À l’occasion de la Journée canadienne de prévention des blessures, le 6 juillet, le Centre patronal SST invite les organisations à élargir leur réflexion en matière de santé et de sécurité. Trop souvent, les efforts de prévention se concentrent exclusivement sur le milieu de travail, alors qu’une proportion importante des blessures ayant des répercussions sur la présence des employés survient à l’extérieur de celui-ci. Cette réalité représente un angle mort pour de nombreux employeurs malgré que les conséquences sur leurs opérations soient bien réelles.
Quand la vie personnelle devient un enjeu organisationnel
Au Québec comme ailleurs au Canada, un nombre important de blessures ayant une incidence sur la présence au travail ne sont pas liées à l’emploi, mais surviennent plutôt lors d’activités de la vie quotidienne. Cependant, peu de données existent quant aux nombres de blessures subies dans la vie personnelle, mais qui occasionnent une absence au travail. Les décès liés aux accidents, qu’ils relèvent du travail ou non, sont, quant à eux, documentés.
Lorsque l’on compare les données nationales, le constat est particulièrement éloquent. Selon l’Association des commissions des accidents du travail du Canada (ACATC), 665 décès ont été attribués à des accidents du travail en 2018, alors qu’au cours de la même année, l’organisme Parachute recensait 11 062 décès liés à des blessures non intentionnelles, telles que les chutes, les empoisonnements et les brûlures. Cet écart significatif met en lumière le fait que les risques les plus importants se situent souvent à l’extérieur du cadre professionnel.
L’été : une combinaison de risques souvent sous-évaluée
Durant la période estivale, les risques de blessures et de décès tendent à s’intensifier en raison notamment de l’augmentation des activités de loisirs, des travaux domestiques et des déplacements, exposant davantage les travailleurs à des situations propices aux accidents.
D’une part, nombreux sont ceux qui entreprennent des projets de rénovation ou d’aménagement sans formation adéquate ni équipement de protection. L’utilisation d’outils électriques ou à gaz, d’échelles ou de machinerie légère augmente le risque d’accidents graves.
D’autre part, l’environnement domestique se transforme en véritable « laboratoire chimique ». Produits pour piscine (chlore), engrais, pesticides, nettoyants puissants, solvants, carburants et produits automobiles sont souvent utilisés ou entreposés au même endroit. Leur manipulation inappropriée, le mélange de substances, une ventilation insuffisante ou un entreposage inadéquat peut entraîner des intoxications, des brûlures chimiques ou des réactions dangereuses.
Ces incidents, bien qu’ils surviennent à l’extérieur du travail, ont souvent des répercussions directes sur la capacité des employés à reprendre leurs fonctions.
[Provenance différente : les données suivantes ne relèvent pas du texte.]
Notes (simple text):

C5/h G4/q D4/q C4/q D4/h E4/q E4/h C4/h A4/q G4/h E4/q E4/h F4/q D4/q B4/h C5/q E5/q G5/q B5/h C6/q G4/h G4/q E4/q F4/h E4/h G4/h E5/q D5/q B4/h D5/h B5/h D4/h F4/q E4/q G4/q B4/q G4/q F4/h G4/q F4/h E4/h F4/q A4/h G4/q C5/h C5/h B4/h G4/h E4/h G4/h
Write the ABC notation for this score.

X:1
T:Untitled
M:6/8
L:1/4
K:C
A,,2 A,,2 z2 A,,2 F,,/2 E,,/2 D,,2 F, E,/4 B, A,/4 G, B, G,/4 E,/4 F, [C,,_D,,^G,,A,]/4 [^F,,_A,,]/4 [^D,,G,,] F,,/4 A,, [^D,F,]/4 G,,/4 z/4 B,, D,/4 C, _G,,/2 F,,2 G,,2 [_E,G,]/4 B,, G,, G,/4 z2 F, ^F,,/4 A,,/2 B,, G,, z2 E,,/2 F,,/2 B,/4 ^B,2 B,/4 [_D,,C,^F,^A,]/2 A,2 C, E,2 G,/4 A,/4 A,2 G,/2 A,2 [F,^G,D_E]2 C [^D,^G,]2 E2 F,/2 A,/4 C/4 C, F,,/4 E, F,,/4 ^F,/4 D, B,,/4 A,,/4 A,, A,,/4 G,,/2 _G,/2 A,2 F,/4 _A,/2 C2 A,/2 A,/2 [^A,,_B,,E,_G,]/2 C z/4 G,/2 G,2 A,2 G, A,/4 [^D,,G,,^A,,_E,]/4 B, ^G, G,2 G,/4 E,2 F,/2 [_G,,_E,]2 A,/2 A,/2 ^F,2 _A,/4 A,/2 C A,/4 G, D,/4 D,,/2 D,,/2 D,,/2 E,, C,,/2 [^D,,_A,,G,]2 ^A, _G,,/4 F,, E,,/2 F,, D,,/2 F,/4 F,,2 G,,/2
Pour les employeurs, ces événements potentiellement générateurs d’invalidités peuvent forcer certaines unités à travailler en sous-effectif. Cela ajoute forcément une pression sur les équipes, désorganise les opérations et engendre des coûts indirects liés à l’absentéisme. Ignorer ces facteurs externes, c’est accepter une part importante de risque organisationnel sans agir.
Une occasion stratégique pour les employeurs
Intervenir sur les comportements qui surviennent à l’extérieur du travail peut sembler délicat. Pourtant, les organisations qui adoptent une approche préventive globale en retirent des bénéfices mesurables. Il ne s’agit pas de s’immiscer dans la vie privée de ses employés, mais plutôt de les sensibiliser et de les outiller afin qu’ils adoptent des comportements sécuritaires en tout temps.
Concrètement, les employeurs peuvent :
- Élaborer des campagnes saisonnières ciblées (ex. : sécurité lors des rénovations, manipulation des produits chimiques).
- Effectuer des rappels simples et concrets (port de lunettes de protection, de gants ou de chaussures adaptées, lecture des étiquettes informatives, ventilation des espaces, entreposage sécuritaire).
- Valoriser une culture de sécurité globale où les bons réflexes dépassent le cadre professionnel.
Ce type d’initiative est peu coûteux, mais peut contribuer significativement à réduire les absences évitables.
Repenser la prévention comme un continuum
Les organisations les plus performantes en santé-sécurité le reconnaissent : la prévention ne s’arrête pas aux portes de l’entreprise. Elle repose sur des habitudes, des réflexes et une culture qui accompagnent l’individu dans toutes les sphères de sa vie. En sensibilisant les travailleurs aux risques auxquels ils s’exposent à l’extérieur du travail, les employeurs renforcent non seulement la sécurité individuelle, mais aussi la résilience organisationnelle.
En cette Journée canadienne de prévention des blessures, une réflexion doit être engagée : et si la prochaine absence évitable ne survenait pas au travail, mais à la maison? Car mener des initiatives visant à réduire les risques hors travail, ce n’est pas aller au-delà de son rôle, c’est faire preuve de vision.